• _Reading passage_
Fishing and Diving for the Blue Reef Adventure
It was one of those perfect boat days where the water was calm and the sun was bright. The boat tunes ranged from ‘Simply the best’ to ‘La Bomba’ and ‘You sexy thing’. Both breakfast and lunch were classically Belizean- a Burrito and fresh fruit to start the day and stew chicken, yellow rice and coleslaw when we were hungry again. Belikin and Fanta flowed freely.
I had been picked up by Blue Reef Adventures in the very early morning and boarded their thirty-eight foot Luhr with twin outboard engines. Rigged with two 20’ outriggers and eight trolling rods, we were officially on the hunt for marlin and tuna.
We were captained by Roland Alford, an expert local fisherman and joined by his wife and first mate, Polly, who is also co-owner and Dive Master at Blue Reef Adventures. Originally in the technology sector in London, Polly discovered her love of diving in Roatan in the late nineteen nineties. Feeling done with the rat race and wanting to follow her passions instead, she made a drastic life change and moved to Fiji to become a Dive Instructor.
She founded ReefCI, a not for profit conservation foundation, in 2003 and decided to headquarter it in Belize because of its barrier reef system. Upon arrival in Belize, Roland was recommended to her as a Captain and he quickly became her “right-hand man”. As Polly so eloquently told me, after five years of working together, “their passion for the ocean became their passion for each other”. The couple were married on Hunting Caye in 2010. Together, they founded Blue Reef Adventures and began hosting day and week charters for all in one diving and fishing experiences. They’re now joined on their charters by Roland’s two sons, Byron and Anderson. They’ve been fishing all their lives and are just as quick and precise in their trade as their dad.
Watching for birds settling on the surface of the sea as a telltale sign of tuna underneath, we trolled in the Silk Caye region where just the day before they’d spotted a whale shark and a sperm whale. Suddenly, and what would be the first of many times this happened, there was a whirring sound and random shouts of “FISH ON!”. Everyone moved at once. They instructed me to sit in the chair at the back and start reeling in the line while each of them efficiently reeled in everything else. The neon green hi vis line made it easy to track my progress and it wasn’t long before they’d gaffed a rather large barracuda off the back of the boat. There was a moment for my victory pic and then immediate shouts of “Lines back in!”…and so the day went!
One of the unique things about Blue Reef Adventures is that they are equally as equipped to give you a great fishing experience as they are outfitted for diving. We were three divers onboard with one goal in mind- spearing some Lionfish!. Lionfish are the only fish you can legally spear while wearing a tank here in Belize and you’re encouraged to kill as many as possible! Non-indigenous to the area and without natural predators, Lionfish reproduce at an alarming rate and feed on juvenile reef fish. Laying 50,000 eggs every three days that will reach maturity within a year and live for thirty years, they are currently one of the biggest threats to the Belizean reef.

• _Brief a_
Answer these questions about the Blue Reef Adventures article, one per line:
(i) How long was the Luhr boat, in feet?
(ii) In what year was ReefCI founded?
(iii) How many eggs do Lionfish lay every three days?

• _Excerpted records_
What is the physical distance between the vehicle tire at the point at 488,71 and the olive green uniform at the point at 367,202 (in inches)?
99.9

...

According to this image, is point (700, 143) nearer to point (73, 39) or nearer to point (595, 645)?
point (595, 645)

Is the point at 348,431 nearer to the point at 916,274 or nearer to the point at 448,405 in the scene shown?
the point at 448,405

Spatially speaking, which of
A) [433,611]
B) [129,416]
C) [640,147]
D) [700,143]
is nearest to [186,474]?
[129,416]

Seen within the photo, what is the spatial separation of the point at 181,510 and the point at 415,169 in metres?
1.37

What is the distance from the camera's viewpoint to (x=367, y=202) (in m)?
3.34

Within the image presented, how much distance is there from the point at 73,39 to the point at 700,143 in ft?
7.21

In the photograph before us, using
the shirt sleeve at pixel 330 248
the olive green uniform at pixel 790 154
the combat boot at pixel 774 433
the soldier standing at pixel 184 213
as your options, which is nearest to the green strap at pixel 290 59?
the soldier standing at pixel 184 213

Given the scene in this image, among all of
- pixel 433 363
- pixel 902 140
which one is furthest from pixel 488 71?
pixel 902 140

---

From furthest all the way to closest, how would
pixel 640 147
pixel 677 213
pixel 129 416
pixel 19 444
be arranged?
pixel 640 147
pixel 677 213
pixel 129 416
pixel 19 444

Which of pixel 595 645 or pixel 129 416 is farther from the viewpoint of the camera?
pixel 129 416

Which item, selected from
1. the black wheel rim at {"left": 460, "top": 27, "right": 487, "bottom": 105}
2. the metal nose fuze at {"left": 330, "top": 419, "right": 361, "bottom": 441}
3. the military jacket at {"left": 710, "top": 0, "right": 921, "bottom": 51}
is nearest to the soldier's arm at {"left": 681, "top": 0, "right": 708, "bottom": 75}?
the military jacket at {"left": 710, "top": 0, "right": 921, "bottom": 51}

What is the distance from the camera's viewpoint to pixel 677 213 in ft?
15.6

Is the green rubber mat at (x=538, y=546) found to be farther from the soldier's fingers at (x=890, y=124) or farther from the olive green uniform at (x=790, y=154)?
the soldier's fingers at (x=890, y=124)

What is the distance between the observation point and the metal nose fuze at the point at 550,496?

• _Brief b_
In the records, copy out the lines starting at the one with "Which item, selected from" and continuing through the line with "What is the distance between", both included.

• _Exercise response a_
(i) Thirty-eight feet
(ii) 2003
(iii) 50,000

• _Exercise response b_
Which item, selected from
1. the black wheel rim at {"left": 460, "top": 27, "right": 487, "bottom": 105}
2. the metal nose fuze at {"left": 330, "top": 419, "right": 361, "bottom": 441}
3. the military jacket at {"left": 710, "top": 0, "right": 921, "bottom": 51}
is nearest to the soldier's arm at {"left": 681, "top": 0, "right": 708, "bottom": 75}?
the military jacket at {"left": 710, "top": 0, "right": 921, "bottom": 51}

What is the distance from the camera's viewpoint to pixel 677 213 in ft?
15.6

Is the green rubber mat at (x=538, y=546) found to be farther from the soldier's fingers at (x=890, y=124) or farther from the olive green uniform at (x=790, y=154)?
the soldier's fingers at (x=890, y=124)

What is the distance between the observation point and the metal nose fuze at the point at 550,496?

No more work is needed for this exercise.